● **BLOC DE TEXTE**:
* * *

LONDRES – Les drones, semble-t-il, ont soudainement envahi le monde. Ils étaient au cœur de l’intrigue de thrillers télévisés américains comme 24 et Homeland, ont été présentés comme une option de livraison possible par le géant de la distribution en ligne Amazon.com, sont intervenus dans les zones sinistrées en Haïti et aux Philippines, et ont survolé de manière menaçante les centrales nucléaires françaises. Cette technologie autrefois secrète est devenue quasiment omniprésente.

Alors que les décideurs politiques aux États-Unis et en Europe se sont engagés à ouvrir l’espace aérien civil aux drones non-militaires, l’avion sans pilote va devenir de plus en plus fréquent. Il est donc crucial que les défis sans précédent qu’il présente pour les libertés civiles et la vie privée soient rapidement identifiés et solutionnés.

Tout d’abord, les drones sont en train de changer de façon significative la façon dont les données sont collectées. Jusqu’à présent, la plupart des drones civils ont été équipés uniquement avec des caméras haute résolution, offrant aux policiers, équipes de recherche et de sauvetage, journalistes, cinéastes et inspecteurs agricoles et d’infrastructure une vue d’ensemble de leur environnement. Mais cela est sur le point de changer. Les fabricants font des expériences avec des drones qui peuvent recueillir des images thermiques, fournir des services de télécommunications, prendre des mesures environnementales et même lire et analyser des données biométriques. En outre, certains opérateurs se sont intéressés à la collecte de « big data », en utilisant une gamme de capteurs différents en même temps.

En même temps, les drones deviennent plus petits, ce qui leur permet de s’infiltrer dans des espaces qui seraient normalement inaccessibles. Ils peuvent regarder au travers des fenêtres, voler dans les bâtiments et s’asseoir dans un coin ou d’autres petits espaces sans être détectés. Leur taille et leur silence signifient qu’ils peuvent être utilisés pour de la surveillance discrète, soulevant des inquiétudes concernant les possibilités d’espionnage industriel, de sabotage et de terrorisme. Le prochain drone qui survolera une centrale nucléaire française pourrait être trop petit pour être remarqué.

* * *

● **ENTRÉES**:
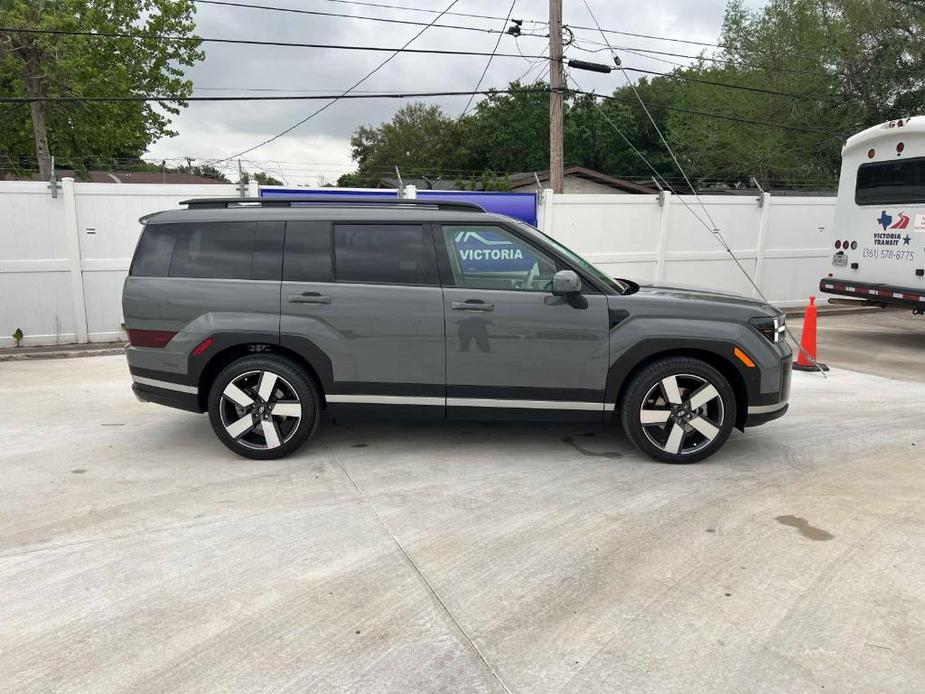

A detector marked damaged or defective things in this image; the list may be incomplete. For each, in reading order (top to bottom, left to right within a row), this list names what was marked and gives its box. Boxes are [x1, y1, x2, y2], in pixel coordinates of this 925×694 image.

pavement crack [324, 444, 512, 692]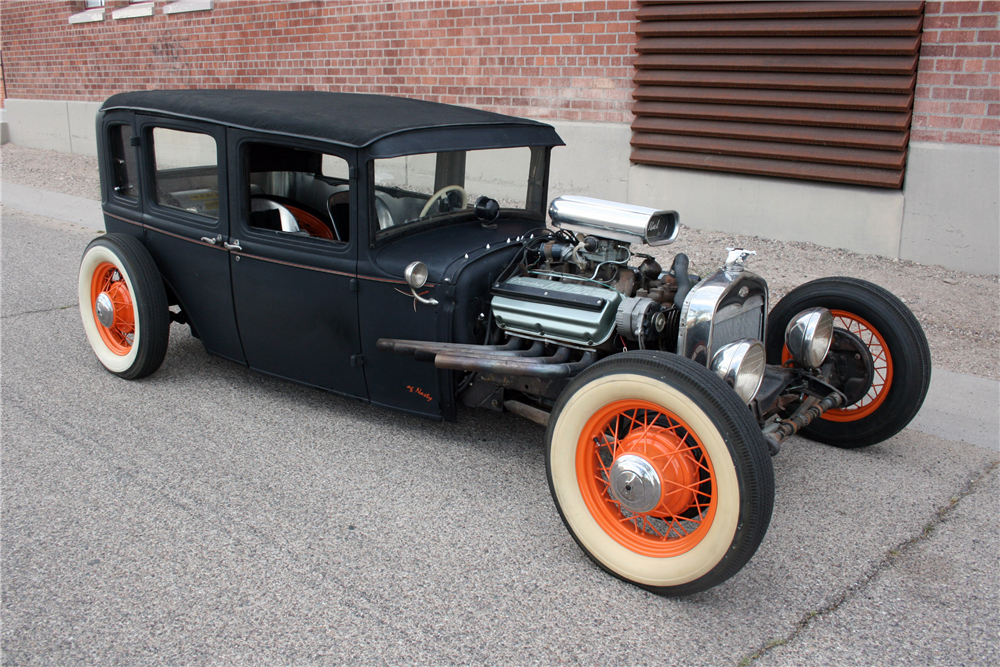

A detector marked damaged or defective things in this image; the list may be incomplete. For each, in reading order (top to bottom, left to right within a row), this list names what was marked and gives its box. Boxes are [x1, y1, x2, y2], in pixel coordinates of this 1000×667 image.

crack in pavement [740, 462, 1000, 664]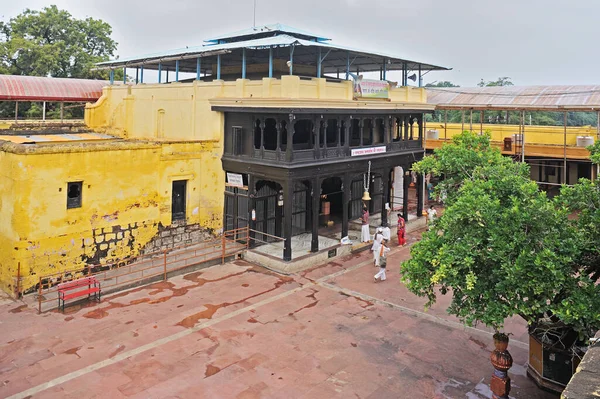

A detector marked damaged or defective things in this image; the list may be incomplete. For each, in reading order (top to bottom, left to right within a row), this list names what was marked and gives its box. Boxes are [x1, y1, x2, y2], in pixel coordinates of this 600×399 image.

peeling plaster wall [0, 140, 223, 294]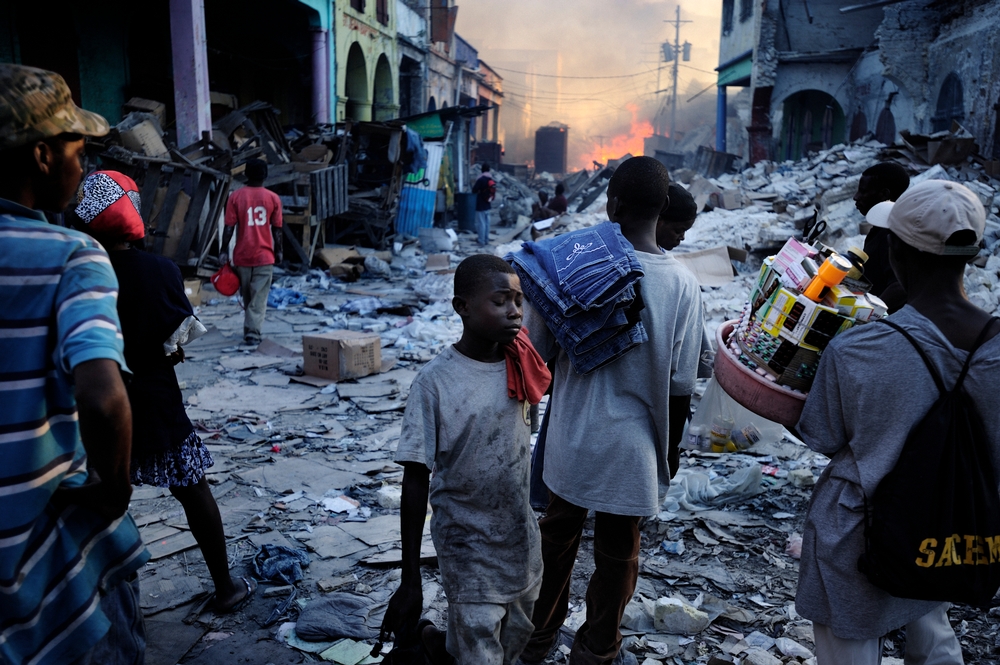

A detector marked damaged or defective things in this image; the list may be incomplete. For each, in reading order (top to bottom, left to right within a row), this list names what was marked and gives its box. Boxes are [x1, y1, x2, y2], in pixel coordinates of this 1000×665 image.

* * *

● **PROBLÈME POSÉ A**: Renvoyez fidèlement le passage du texte sur les drones qui s'ouvre sur les mots contenant « LONDRES – Les » et se clôt sur « devenue quasiment omniprésente. ».
● **PROBLÈME POSÉ B**: Poursuivez le texte sur les drones à partir de l'endroit où il s'arrête.
Les données n'interviennent en rien dans ce travail.

● **RÉSULTAT A**:
LONDRES – Les drones, semble-t-il, ont soudainement envahi le monde. Ils étaient au cœur de l’intrigue de thrillers télévisés américains comme 24 et Homeland, ont été présentés comme une option de livraison possible par le géant de la distribution en ligne Amazon.com, sont intervenus dans les zones sinistrées en Haïti et aux Philippines, et ont survolé de manière menaçante les centrales nucléaires françaises. Cette technologie autrefois secrète est devenue quasiment omniprésente.

● **RÉSULTAT B**:
Le prix des drones est lui aussi en chute libre. Un modèle de base peut être d’ores et déjà déployé pour à peine quelques centaines de dollars. Les exploitants commerciaux, qui veulent maintenir de bonnes relations avec la clientèle, ont un intérêt à utiliser les drones de manière responsable. Or, les particuliers sont susceptibles d’avoir moins de scrupules à les utiliser pour espionner les voisins, les membres de la famille ou le grand public.

Il faut agir. Cependant, bien que les implications pour la vie privée de petits drones omniprésents, à bas prix, équipés pour recueillir un large éventail de données, soient évidentes, la réponse appropriée ne l’est pas. Les interdire purement et simplement priverait la société des nombreux avantages que les drones ont à offrir, depuis leur utilisation pour des tâches dangereuses, sales ou abrutissantes, jusqu’à leurs faible coûts d’exploitation et de maintenance par rapport aux avions habités.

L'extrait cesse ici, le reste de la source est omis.